Instructions to follow.
Every entry below must be reproduced exactly.

Listed records.
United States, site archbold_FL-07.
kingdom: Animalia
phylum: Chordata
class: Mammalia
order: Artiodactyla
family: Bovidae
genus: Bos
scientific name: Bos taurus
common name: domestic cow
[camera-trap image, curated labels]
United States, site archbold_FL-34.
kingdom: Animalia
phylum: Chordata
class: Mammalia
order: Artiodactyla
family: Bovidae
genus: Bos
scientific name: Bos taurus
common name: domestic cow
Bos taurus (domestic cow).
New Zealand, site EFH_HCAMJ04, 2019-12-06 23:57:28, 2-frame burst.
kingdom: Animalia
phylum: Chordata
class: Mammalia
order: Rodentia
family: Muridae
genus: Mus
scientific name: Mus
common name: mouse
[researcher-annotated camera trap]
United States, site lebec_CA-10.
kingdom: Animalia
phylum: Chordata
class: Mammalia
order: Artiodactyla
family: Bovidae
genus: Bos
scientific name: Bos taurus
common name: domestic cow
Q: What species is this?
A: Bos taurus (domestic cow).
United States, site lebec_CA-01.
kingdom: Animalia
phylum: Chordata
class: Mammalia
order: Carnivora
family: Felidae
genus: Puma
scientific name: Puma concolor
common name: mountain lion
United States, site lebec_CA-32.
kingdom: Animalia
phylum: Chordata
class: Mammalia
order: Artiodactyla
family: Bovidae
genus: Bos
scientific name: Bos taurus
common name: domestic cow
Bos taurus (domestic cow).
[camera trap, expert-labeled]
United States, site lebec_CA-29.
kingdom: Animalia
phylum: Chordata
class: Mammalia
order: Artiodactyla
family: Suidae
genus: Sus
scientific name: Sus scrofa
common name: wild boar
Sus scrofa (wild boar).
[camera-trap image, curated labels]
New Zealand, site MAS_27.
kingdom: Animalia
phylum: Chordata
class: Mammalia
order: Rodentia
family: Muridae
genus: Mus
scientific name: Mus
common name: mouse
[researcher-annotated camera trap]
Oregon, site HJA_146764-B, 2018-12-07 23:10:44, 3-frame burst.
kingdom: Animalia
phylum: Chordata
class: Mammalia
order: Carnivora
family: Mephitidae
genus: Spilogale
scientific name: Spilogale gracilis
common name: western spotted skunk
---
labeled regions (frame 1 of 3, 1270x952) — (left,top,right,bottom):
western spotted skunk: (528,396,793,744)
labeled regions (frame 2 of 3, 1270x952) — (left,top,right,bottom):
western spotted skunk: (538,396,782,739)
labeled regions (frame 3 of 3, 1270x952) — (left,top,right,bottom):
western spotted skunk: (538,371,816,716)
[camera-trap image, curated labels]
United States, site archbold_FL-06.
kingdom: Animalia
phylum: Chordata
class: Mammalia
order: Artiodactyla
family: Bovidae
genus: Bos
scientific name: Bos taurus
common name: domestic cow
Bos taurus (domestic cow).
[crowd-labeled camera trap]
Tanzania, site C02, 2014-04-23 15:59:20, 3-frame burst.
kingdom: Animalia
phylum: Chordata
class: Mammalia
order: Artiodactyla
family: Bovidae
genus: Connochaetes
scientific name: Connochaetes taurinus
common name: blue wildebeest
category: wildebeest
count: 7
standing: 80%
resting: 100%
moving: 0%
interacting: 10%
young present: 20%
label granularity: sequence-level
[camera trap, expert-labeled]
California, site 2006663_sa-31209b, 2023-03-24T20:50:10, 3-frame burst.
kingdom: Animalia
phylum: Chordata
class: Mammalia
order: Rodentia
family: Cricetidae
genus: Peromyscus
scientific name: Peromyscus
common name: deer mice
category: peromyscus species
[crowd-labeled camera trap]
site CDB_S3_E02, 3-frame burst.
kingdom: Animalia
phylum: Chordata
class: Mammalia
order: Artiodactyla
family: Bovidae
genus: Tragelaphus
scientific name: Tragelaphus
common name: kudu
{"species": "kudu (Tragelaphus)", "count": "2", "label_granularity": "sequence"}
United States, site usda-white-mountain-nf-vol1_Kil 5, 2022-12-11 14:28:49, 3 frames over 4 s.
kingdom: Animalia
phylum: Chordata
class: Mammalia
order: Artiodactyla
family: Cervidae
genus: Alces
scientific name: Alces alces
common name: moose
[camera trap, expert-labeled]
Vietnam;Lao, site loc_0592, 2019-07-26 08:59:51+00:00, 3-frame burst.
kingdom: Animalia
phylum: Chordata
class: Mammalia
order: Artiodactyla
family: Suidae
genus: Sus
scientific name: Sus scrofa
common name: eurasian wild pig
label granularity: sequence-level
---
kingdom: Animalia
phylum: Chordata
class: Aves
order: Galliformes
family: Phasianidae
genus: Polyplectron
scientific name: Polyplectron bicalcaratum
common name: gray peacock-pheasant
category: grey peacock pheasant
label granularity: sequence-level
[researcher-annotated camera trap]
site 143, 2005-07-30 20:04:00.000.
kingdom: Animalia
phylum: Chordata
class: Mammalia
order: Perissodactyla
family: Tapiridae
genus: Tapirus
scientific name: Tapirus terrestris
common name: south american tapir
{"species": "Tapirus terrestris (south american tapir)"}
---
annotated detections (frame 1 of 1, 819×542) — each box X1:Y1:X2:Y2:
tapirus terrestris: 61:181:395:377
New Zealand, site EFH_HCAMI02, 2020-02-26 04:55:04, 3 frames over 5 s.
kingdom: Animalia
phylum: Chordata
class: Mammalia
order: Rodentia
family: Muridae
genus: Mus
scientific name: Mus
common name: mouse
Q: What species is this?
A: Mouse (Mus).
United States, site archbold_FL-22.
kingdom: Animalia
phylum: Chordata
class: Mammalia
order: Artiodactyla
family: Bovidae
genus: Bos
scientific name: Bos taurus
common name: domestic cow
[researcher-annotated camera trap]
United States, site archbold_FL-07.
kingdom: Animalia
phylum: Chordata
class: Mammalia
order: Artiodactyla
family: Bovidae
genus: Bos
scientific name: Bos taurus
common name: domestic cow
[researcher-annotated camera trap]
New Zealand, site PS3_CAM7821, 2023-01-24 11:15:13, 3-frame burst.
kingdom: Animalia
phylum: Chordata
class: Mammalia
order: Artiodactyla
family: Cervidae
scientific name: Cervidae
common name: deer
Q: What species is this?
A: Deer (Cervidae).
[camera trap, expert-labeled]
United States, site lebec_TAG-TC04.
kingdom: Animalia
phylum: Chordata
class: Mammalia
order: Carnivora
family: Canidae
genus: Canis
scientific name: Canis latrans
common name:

Answer to this task.
United States, site archbold_FL-07.
kingdom: Animalia
phylum: Chordata
class: Mammalia
order: Artiodactyla
family: Bovidae
genus: Bos
scientific name: Bos taurus
common name: domestic cow
[camera-trap image, curated labels]
United States, site archbold_FL-34.
kingdom: Animalia
phylum: Chordata
class: Mammalia
order: Artiodactyla
family: Bovidae
genus: Bos
scientific name: Bos taurus
common name: domestic cow
Bos taurus (domestic cow).
New Zealand, site EFH_HCAMJ04, 2019-12-06 23:57:28, 2-frame burst.
kingdom: Animalia
phylum: Chordata
class: Mammalia
order: Rodentia
family: Muridae
genus: Mus
scientific name: Mus
common name: mouse
[researcher-annotated camera trap]
United States, site lebec_CA-10.
kingdom: Animalia
phylum: Chordata
class: Mammalia
order: Artiodactyla
family: Bovidae
genus: Bos
scientific name: Bos taurus
common name: domestic cow
Q: What species is this?
A: Bos taurus (domestic cow).
United States, site lebec_CA-01.
kingdom: Animalia
phylum: Chordata
class: Mammalia
order: Carnivora
family: Felidae
genus: Puma
scientific name: Puma concolor
common name: mountain lion
United States, site lebec_CA-32.
kingdom: Animalia
phylum: Chordata
class: Mammalia
order: Artiodactyla
family: Bovidae
genus: Bos
scientific name: Bos taurus
common name: domestic cow
Bos taurus (domestic cow).
[camera trap, expert-labeled]
United States, site lebec_CA-29.
kingdom: Animalia
phylum: Chordata
class: Mammalia
order: Artiodactyla
family: Suidae
genus: Sus
scientific name: Sus scrofa
common name: wild boar
Sus scrofa (wild boar).
[camera-trap image, curated labels]
New Zealand, site MAS_27.
kingdom: Animalia
phylum: Chordata
class: Mammalia
order: Rodentia
family: Muridae
genus: Mus
scientific name: Mus
common name: mouse
[researcher-annotated camera trap]
Oregon, site HJA_146764-B, 2018-12-07 23:10:44, 3-frame burst.
kingdom: Animalia
phylum: Chordata
class: Mammalia
order: Carnivora
family: Mephitidae
genus: Spilogale
scientific name: Spilogale gracilis
common name: western spotted skunk
---
labeled regions (frame 1 of 3, 1270x952) — (left,top,right,bottom):
western spotted skunk: (528,396,793,744)
labeled regions (frame 2 of 3, 1270x952) — (left,top,right,bottom):
western spotted skunk: (538,396,782,739)
labeled regions (frame 3 of 3, 1270x952) — (left,top,right,bottom):
western spotted skunk: (538,371,816,716)
[camera-trap image, curated labels]
United States, site archbold_FL-06.
kingdom: Animalia
phylum: Chordata
class: Mammalia
order: Artiodactyla
family: Bovidae
genus: Bos
scientific name: Bos taurus
common name: domestic cow
Bos taurus (domestic cow).
[crowd-labeled camera trap]
Tanzania, site C02, 2014-04-23 15:59:20, 3-frame burst.
kingdom: Animalia
phylum: Chordata
class: Mammalia
order: Artiodactyla
family: Bovidae
genus: Connochaetes
scientific name: Connochaetes taurinus
common name: blue wildebeest
category: wildebeest
count: 7
standing: 80%
resting: 100%
moving: 0%
interacting: 10%
young present: 20%
label granularity: sequence-level
[camera trap, expert-labeled]
California, site 2006663_sa-31209b, 2023-03-24T20:50:10, 3-frame burst.
kingdom: Animalia
phylum: Chordata
class: Mammalia
order: Rodentia
family: Cricetidae
genus: Peromyscus
scientific name: Peromyscus
common name: deer mice
category: peromyscus species
[crowd-labeled camera trap]
site CDB_S3_E02, 3-frame burst.
kingdom: Animalia
phylum: Chordata
class: Mammalia
order: Artiodactyla
family: Bovidae
genus: Tragelaphus
scientific name: Tragelaphus
common name: kudu
{"species": "kudu (Tragelaphus)", "count": "2", "label_granularity": "sequence"}
United States, site usda-white-mountain-nf-vol1_Kil 5, 2022-12-11 14:28:49, 3 frames over 4 s.
kingdom: Animalia
phylum: Chordata
class: Mammalia
order: Artiodactyla
family: Cervidae
genus: Alces
scientific name: Alces alces
common name: moose
[camera trap, expert-labeled]
Vietnam;Lao, site loc_0592, 2019-07-26 08:59:51+00:00, 3-frame burst.
kingdom: Animalia
phylum: Chordata
class: Mammalia
order: Artiodactyla
family: Suidae
genus: Sus
scientific name: Sus scrofa
common name: eurasian wild pig
label granularity: sequence-level
---
kingdom: Animalia
phylum: Chordata
class: Aves
order: Galliformes
family: Phasianidae
genus: Polyplectron
scientific name: Polyplectron bicalcaratum
common name: gray peacock-pheasant
category: grey peacock pheasant
label granularity: sequence-level
[researcher-annotated camera trap]
site 143, 2005-07-30 20:04:00.000.
kingdom: Animalia
phylum: Chordata
class: Mammalia
order: Perissodactyla
family: Tapiridae
genus: Tapirus
scientific name: Tapirus terrestris
common name: south american tapir
{"species": "Tapirus terrestris (south american tapir)"}
---
annotated detections (frame 1 of 1, 819×542) — each box X1:Y1:X2:Y2:
tapirus terrestris: 61:181:395:377
New Zealand, site EFH_HCAMI02, 2020-02-26 04:55:04, 3 frames over 5 s.
kingdom: Animalia
phylum: Chordata
class: Mammalia
order: Rodentia
family: Muridae
genus: Mus
scientific name: Mus
common name: mouse
Q: What species is this?
A: Mouse (Mus).
United States, site archbold_FL-22.
kingdom: Animalia
phylum: Chordata
class: Mammalia
order: Artiodactyla
family: Bovidae
genus: Bos
scientific name: Bos taurus
common name: domestic cow
[researcher-annotated camera trap]
United States, site archbold_FL-07.
kingdom: Animalia
phylum: Chordata
class: Mammalia
order: Artiodactyla
family: Bovidae
genus: Bos
scientific name: Bos taurus
common name: domestic cow
[researcher-annotated camera trap]
New Zealand, site PS3_CAM7821, 2023-01-24 11:15:13, 3-frame burst.
kingdom: Animalia
phylum: Chordata
class: Mammalia
order: Artiodactyla
family: Cervidae
scientific name: Cervidae
common name: deer
Q: What species is this?
A: Deer (Cervidae).
[camera trap, expert-labeled]
United States, site lebec_TAG-TC04.
kingdom: Animalia
phylum: Chordata
class: Mammalia
order: Carnivora
family: Canidae
genus: Canis
scientific name: Canis latrans
common name:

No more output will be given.